Hefe als Mini-Fabrik für Pflanzenstoff

Hefe als Mini-Fabrik für Pflanzenstoff

Bioingenieuren aus Halle ist es gelungen, die zur Lebensmittelkonservierung eingesetzte Substanz Carnosinsäure biotechnisch in Hefezellen herzustellen.

Noch wird Carnosinsäure aus Rosmarin gewonnen.
Carnosinsäure wird bisher aus der Gewürzpflanze Rosmarin gewonnen.

Rosmarin zählt wegen des kräftigen Aromas zu den beliebtesten Küchenkräutern. Verantwortlich für den prägnanten Geschmack ist der Pflanzenstoff Carnosinsäure, der auch in Salbeiblättern enthalten ist. Aber nicht nur als Aromastoff ist Carnosinsäure begehrt. Der Pflanzenstoff wird vor allem in Fleischprodukten, Ölen, Fetten, Saucen und Tierfutter als natürliches Antioxidationsmittel geschätzt, um Produkte länger haltbar zu machen. Auch die Pharmaindustrie nutzt den Pflanzenstoff als Basis für bioaktive Substanzen, die gegen Entzündungen, Krebs und neurodegenerative Erkrankungen wirken.

Gewinnung aus Pflanzen aufwendig

Auf Grund dieser Eigenschaften wird Carnosinsäure weltweit immer beliebter. Bislang wird die Substanz jedoch aus getrockneten Rosmarin- und Salbeiblättern gewonnen. Doch die Ausbeute ist gering. Um die Produktion des Antioxidationsmittels im Industriemaßstab zu gewährleisten, wären größere Mengen der begehrten Küchenkräuter erforderlich. Wissenschaftler vom Leibniz-Institut für Pflanzenbiochemie (IPB) haben die Lösung für das Problem gefunden.Wie das Team um den Hallenser Pflanzenforscher Alain Tissier im Fachjournal „Nature Communications“ berichtet, gelang es ihnen, das Antioxidationsmittel auf biotechnologische Weise herzustellen. Dabei dienten ihnen Hefen als Zellfabriken. Zunächst mussten die Forscher jedoch den Mechanismus der Biosynthese von Carnosinsäure in der Pflanze aufklären.

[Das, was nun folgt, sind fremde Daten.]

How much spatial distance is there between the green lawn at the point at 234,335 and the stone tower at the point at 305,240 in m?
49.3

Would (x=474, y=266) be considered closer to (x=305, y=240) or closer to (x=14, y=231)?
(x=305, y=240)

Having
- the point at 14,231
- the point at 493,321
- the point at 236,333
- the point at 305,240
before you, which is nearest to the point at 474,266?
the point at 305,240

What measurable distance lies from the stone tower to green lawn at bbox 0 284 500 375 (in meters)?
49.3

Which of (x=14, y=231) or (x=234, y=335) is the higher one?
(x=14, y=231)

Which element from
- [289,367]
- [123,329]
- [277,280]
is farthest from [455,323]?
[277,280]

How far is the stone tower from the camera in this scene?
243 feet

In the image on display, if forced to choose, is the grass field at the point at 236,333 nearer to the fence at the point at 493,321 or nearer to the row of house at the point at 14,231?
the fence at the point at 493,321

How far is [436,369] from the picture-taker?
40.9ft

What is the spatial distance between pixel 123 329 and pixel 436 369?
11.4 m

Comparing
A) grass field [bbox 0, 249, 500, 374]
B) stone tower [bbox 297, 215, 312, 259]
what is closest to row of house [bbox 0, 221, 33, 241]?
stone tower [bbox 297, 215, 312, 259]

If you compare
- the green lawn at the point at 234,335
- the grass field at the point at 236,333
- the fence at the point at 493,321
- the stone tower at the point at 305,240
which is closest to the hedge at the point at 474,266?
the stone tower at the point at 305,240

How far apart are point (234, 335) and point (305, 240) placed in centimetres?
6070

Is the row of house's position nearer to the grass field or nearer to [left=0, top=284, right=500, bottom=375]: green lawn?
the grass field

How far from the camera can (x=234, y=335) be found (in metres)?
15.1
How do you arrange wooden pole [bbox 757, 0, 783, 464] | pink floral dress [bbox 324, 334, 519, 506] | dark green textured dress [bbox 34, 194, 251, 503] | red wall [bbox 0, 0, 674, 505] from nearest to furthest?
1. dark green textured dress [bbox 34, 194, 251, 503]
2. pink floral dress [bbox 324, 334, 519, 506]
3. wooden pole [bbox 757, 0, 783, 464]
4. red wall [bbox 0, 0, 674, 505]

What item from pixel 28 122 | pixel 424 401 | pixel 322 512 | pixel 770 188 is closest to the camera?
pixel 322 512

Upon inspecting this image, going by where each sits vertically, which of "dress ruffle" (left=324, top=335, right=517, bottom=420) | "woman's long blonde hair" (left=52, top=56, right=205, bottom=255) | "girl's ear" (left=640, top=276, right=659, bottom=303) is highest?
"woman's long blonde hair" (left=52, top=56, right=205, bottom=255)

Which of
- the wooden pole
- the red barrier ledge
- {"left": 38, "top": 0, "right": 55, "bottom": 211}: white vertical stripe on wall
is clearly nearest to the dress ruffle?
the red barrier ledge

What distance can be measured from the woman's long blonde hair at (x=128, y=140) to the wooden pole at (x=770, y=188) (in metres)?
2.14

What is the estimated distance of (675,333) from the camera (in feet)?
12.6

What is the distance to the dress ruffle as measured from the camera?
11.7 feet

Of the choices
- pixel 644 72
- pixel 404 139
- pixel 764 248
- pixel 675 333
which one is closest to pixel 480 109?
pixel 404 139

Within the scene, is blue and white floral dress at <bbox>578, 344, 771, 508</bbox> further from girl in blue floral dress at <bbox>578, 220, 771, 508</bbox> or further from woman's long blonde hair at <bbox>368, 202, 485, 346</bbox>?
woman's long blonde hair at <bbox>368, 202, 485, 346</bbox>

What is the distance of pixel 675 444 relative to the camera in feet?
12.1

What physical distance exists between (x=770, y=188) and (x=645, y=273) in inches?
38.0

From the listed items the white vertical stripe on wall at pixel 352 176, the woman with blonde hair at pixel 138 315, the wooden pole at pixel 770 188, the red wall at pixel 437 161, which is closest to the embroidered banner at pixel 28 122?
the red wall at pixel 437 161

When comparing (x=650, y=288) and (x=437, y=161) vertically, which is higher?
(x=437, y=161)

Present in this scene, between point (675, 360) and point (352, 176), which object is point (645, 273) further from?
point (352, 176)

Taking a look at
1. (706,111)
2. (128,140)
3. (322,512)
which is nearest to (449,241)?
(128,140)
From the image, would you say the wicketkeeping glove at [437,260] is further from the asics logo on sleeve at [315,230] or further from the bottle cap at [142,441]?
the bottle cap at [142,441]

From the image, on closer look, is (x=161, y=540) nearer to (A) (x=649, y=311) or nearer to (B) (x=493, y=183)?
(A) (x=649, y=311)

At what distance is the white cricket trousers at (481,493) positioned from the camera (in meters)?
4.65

Pflanzliche Biosynthesekette aufgeklärt und übertragen

Im Rahmen der Studie fand das Team buchstäblich das lang gesuchte letzte Puzzleteil. Denn die Biosynthese von Carnosinsäure innerhalb der Pflanze verläuft in mehreren Reaktionsschritten, die von unterschiedlichen Enzymen katalysiert werden. Wie die Hallenser Leibniz-Forscher berichten, fanden sie nun jenes, bislang unbekannte Enzym, das den letzten Schritt der Reaktionskette katalysiert. Zugleich entdeckten sie ein zusätzliches, bisher unbekanntes Zwischenprodukt und neue Enzyme. Nachdem die Lücke in der Reaktionskette nun geschlossen war, konnte das Team die Gene, die für die entsprechenden Enzyme kodieren, in Hefezellen einzuschleusen. So ließ sich der Stoffwechsel der Hefen umprogrammieren, die Zellen stellen fortan Carnosinsäure her. Damit haben die Pflanzenforschern aus Halle die erste Etappe auf dem Weg zur biotechnologischer und damit von Klimaschwankungen, Bodenqualität und Ernteerträgen unabhängigen Herstellung des Antioxidationsmittels Carnosinsäure gemeistert.